Douglas W. Franchot Jr., a retired lawyer and World War II veteran who frequently accompanied his son, Maryland Comptroller Peter V.R. Franchot (D), to public events — and seemed to delight in doing so — died Thursday of cardiovascular failure. The elder Franchot, who lived at the Riderwood Village retirement community in Silver Spring, was 97.
The comptroller released a statement on social media that said his father died peacefully and “was alert, in good spirits and free of pain in the days leading up to his death.”
The elder Franchot served as a pilot in the South Pacific during World War II, flying a bomber known as The Liberator. He attended Yale University and Yale Law School, and worked as an attorney in private practice.
The comptroller frequently took his father on official and campaign trips – or to lunch with his powerful political friends.

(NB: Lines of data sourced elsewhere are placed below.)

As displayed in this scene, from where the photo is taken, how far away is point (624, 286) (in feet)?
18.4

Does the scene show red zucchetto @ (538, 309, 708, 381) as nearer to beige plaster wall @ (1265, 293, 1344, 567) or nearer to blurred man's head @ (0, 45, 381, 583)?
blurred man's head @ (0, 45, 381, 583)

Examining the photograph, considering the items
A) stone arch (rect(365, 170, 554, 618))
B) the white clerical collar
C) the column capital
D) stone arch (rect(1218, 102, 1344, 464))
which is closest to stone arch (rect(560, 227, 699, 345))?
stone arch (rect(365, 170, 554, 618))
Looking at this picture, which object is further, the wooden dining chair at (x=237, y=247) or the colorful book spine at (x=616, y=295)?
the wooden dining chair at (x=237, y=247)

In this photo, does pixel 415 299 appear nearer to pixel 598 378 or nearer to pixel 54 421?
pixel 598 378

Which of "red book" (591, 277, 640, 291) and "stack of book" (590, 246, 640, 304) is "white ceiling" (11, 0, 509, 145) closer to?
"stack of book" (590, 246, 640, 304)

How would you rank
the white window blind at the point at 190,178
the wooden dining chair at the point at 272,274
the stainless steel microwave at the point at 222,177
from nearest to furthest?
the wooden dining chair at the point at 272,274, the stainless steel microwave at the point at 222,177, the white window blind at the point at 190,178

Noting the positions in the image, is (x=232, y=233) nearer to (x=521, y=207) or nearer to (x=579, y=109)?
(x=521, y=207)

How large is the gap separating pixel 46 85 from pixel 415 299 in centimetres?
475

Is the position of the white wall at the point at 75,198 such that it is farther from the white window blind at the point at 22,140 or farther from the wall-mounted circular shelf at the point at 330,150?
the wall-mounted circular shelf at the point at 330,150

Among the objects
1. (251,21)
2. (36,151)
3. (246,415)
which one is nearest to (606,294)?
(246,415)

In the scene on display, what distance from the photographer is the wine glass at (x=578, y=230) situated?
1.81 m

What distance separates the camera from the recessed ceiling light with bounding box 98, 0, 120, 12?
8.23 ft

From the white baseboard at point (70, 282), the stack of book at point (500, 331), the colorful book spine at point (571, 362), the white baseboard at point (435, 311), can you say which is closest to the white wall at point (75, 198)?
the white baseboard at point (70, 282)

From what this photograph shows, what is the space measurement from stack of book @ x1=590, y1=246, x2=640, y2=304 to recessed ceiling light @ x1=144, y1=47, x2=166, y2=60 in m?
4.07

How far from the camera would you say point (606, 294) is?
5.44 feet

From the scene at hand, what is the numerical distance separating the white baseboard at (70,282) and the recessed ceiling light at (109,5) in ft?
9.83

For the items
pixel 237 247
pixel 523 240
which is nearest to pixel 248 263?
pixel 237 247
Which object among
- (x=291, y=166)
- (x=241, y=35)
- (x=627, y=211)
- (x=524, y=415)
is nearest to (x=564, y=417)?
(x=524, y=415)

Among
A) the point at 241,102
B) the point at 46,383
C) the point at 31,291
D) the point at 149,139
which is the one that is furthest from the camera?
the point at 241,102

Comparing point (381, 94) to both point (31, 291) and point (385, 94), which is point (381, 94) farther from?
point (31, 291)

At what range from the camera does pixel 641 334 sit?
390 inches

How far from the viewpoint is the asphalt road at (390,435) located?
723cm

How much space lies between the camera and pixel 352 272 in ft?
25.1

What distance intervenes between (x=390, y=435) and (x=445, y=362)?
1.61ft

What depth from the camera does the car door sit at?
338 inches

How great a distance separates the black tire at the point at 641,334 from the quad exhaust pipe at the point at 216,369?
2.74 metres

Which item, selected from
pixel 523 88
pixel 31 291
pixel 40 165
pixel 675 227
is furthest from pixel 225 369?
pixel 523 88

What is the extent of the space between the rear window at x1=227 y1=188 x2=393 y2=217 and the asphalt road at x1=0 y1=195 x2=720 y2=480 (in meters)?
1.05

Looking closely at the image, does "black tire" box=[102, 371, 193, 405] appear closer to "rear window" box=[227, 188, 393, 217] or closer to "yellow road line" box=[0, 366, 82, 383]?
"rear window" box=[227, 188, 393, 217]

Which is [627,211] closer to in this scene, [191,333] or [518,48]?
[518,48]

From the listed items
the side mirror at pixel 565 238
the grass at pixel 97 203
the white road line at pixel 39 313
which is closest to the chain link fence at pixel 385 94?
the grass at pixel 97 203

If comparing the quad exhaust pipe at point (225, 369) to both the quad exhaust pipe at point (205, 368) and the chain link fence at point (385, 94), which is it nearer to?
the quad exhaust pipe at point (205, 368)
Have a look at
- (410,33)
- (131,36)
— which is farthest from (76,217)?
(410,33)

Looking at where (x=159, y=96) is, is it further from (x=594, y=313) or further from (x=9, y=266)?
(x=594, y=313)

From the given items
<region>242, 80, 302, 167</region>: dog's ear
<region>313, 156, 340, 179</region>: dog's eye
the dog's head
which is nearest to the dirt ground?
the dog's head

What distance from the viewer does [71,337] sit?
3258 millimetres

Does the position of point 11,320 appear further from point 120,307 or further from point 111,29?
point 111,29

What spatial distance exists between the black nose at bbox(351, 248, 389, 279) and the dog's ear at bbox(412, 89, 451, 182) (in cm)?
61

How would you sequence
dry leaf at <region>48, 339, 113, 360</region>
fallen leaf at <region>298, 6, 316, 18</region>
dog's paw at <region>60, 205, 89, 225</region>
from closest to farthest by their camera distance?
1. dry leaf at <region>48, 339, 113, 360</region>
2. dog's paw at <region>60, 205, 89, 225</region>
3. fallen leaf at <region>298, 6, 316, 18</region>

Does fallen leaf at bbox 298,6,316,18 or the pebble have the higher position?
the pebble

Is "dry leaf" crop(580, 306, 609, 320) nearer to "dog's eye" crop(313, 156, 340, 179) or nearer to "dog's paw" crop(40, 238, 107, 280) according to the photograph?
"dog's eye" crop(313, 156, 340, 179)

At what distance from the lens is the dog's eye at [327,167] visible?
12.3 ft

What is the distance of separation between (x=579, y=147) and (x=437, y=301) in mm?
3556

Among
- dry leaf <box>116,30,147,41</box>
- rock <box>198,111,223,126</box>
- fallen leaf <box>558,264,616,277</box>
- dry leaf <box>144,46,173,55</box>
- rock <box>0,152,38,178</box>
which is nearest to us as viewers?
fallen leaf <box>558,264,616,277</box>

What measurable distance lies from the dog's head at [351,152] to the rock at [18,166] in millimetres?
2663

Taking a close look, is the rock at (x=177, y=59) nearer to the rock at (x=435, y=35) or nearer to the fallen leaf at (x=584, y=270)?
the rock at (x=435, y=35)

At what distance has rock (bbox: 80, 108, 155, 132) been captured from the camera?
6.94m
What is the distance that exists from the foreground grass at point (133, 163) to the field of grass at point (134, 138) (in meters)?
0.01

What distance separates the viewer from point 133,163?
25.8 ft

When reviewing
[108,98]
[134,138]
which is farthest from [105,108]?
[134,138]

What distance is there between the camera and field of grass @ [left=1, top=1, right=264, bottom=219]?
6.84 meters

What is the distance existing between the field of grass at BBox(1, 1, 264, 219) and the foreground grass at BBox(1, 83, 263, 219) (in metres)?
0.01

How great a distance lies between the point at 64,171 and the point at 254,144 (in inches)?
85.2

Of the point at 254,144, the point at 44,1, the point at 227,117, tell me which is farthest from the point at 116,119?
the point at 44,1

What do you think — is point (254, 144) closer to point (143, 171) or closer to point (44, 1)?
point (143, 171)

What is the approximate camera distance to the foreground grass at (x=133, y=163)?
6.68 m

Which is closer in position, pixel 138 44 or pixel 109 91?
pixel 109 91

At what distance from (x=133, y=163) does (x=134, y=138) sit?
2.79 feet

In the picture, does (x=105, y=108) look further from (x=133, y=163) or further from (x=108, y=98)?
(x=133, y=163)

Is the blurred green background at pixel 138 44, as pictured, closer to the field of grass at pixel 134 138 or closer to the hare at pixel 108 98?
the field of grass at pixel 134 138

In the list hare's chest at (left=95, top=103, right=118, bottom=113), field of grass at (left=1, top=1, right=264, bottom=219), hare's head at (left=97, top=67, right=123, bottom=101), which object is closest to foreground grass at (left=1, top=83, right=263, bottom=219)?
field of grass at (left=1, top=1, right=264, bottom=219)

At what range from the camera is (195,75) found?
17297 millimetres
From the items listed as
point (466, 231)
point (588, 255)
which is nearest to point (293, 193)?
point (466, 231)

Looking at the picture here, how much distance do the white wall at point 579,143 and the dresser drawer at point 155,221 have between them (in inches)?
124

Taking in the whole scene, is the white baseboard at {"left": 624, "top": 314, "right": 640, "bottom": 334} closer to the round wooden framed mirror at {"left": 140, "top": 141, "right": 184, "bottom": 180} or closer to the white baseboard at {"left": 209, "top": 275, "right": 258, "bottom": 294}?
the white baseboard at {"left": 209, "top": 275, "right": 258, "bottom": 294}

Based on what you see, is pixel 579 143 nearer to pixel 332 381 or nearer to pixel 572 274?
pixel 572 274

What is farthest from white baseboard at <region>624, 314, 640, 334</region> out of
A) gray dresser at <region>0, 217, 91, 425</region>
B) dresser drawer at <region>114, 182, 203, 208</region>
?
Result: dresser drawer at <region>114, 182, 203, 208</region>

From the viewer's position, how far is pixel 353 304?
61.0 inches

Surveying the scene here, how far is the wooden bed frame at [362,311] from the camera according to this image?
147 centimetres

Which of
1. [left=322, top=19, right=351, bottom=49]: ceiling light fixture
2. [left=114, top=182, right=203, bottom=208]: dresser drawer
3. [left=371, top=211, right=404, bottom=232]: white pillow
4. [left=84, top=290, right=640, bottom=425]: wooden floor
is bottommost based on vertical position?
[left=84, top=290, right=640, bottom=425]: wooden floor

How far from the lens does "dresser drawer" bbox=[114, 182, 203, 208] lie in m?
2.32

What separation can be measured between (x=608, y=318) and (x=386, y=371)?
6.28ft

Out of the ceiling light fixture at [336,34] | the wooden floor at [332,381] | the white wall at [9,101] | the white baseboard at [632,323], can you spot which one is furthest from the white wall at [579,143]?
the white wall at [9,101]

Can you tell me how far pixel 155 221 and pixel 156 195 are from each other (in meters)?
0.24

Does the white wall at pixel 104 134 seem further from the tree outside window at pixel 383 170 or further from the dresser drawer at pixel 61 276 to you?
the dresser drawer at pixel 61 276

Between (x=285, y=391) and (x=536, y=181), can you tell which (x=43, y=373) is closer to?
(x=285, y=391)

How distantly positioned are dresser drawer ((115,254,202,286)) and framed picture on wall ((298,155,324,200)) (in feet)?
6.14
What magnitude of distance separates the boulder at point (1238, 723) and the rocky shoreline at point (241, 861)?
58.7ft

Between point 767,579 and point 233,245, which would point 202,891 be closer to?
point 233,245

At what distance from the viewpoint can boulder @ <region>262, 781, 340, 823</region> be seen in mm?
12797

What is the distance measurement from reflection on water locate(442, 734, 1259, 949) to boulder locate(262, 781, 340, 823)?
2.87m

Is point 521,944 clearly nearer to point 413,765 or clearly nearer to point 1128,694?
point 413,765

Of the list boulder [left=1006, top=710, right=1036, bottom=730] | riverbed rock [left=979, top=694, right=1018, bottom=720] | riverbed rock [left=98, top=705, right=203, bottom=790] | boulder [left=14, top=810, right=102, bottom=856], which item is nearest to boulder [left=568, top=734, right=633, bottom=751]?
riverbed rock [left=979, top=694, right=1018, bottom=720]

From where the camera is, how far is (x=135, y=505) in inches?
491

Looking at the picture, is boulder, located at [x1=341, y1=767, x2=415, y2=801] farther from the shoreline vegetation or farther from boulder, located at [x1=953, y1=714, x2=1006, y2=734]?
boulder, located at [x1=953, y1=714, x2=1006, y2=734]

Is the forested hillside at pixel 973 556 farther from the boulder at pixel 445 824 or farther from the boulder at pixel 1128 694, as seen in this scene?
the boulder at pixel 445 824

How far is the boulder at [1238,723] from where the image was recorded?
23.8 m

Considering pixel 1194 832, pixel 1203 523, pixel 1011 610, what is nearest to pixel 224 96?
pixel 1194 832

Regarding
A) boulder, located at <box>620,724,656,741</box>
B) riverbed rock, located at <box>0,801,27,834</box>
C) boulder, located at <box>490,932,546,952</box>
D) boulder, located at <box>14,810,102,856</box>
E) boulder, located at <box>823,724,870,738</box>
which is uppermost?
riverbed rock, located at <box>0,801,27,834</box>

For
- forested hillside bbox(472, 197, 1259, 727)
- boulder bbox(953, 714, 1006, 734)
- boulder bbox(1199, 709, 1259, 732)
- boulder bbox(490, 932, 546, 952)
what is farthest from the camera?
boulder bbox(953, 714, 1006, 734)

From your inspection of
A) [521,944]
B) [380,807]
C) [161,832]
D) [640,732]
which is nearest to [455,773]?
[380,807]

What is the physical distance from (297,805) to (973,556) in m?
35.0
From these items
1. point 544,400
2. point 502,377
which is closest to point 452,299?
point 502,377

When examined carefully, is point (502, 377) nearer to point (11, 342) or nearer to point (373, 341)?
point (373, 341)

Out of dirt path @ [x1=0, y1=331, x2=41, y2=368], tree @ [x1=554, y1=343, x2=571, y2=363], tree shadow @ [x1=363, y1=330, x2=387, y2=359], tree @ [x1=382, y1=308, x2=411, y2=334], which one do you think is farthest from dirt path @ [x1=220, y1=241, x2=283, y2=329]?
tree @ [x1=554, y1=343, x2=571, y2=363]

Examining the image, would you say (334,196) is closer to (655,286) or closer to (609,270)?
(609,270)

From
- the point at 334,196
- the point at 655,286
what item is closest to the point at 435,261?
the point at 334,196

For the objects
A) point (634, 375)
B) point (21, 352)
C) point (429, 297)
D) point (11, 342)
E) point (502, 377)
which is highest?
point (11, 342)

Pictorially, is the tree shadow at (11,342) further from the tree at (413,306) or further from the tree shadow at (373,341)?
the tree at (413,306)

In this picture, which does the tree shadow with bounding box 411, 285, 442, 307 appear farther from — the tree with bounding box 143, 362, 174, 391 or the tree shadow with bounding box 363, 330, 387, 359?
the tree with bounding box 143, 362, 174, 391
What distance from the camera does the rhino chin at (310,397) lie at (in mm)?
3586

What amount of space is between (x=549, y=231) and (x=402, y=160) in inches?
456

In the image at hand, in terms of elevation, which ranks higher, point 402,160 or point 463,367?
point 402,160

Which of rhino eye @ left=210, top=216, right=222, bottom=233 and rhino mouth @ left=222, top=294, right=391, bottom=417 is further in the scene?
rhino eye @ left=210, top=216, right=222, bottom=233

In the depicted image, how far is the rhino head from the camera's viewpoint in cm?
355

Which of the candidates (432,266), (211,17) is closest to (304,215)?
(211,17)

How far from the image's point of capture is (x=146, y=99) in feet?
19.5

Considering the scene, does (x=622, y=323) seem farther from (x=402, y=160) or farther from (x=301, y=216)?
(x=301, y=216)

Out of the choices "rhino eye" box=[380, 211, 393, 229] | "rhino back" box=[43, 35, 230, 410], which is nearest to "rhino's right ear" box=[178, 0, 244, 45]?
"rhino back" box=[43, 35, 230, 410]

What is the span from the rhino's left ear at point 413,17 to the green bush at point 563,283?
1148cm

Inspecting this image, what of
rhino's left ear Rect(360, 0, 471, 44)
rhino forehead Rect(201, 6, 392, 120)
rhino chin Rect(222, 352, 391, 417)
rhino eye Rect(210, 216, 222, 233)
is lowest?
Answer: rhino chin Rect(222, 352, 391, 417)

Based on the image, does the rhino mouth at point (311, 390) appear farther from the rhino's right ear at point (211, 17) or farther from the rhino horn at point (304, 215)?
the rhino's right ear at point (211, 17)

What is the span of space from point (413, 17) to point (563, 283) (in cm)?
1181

“For all of his past accomplishments, I still shake my head in wonder that, right up to the end, he was preoccupied with the future,” Peter Franchot wrote. “We would spend hours upon hours discussing the disruptive industries that are changing the American economy, political trends across the world, and the possibility of scientific innovations that could make life better tomorrow than it is today.”
Franchot credited his father for helping advise him through his 33-year-political career.
“It should go without saying that I wouldn’t be where I am today without his impeccable guidance,” he said.
In addition to the comptroller, Douglas Franchot is survived by two other sons, nine grandchildren, and seven great-grandchildren.
A private memorial service has yet to be scheduled.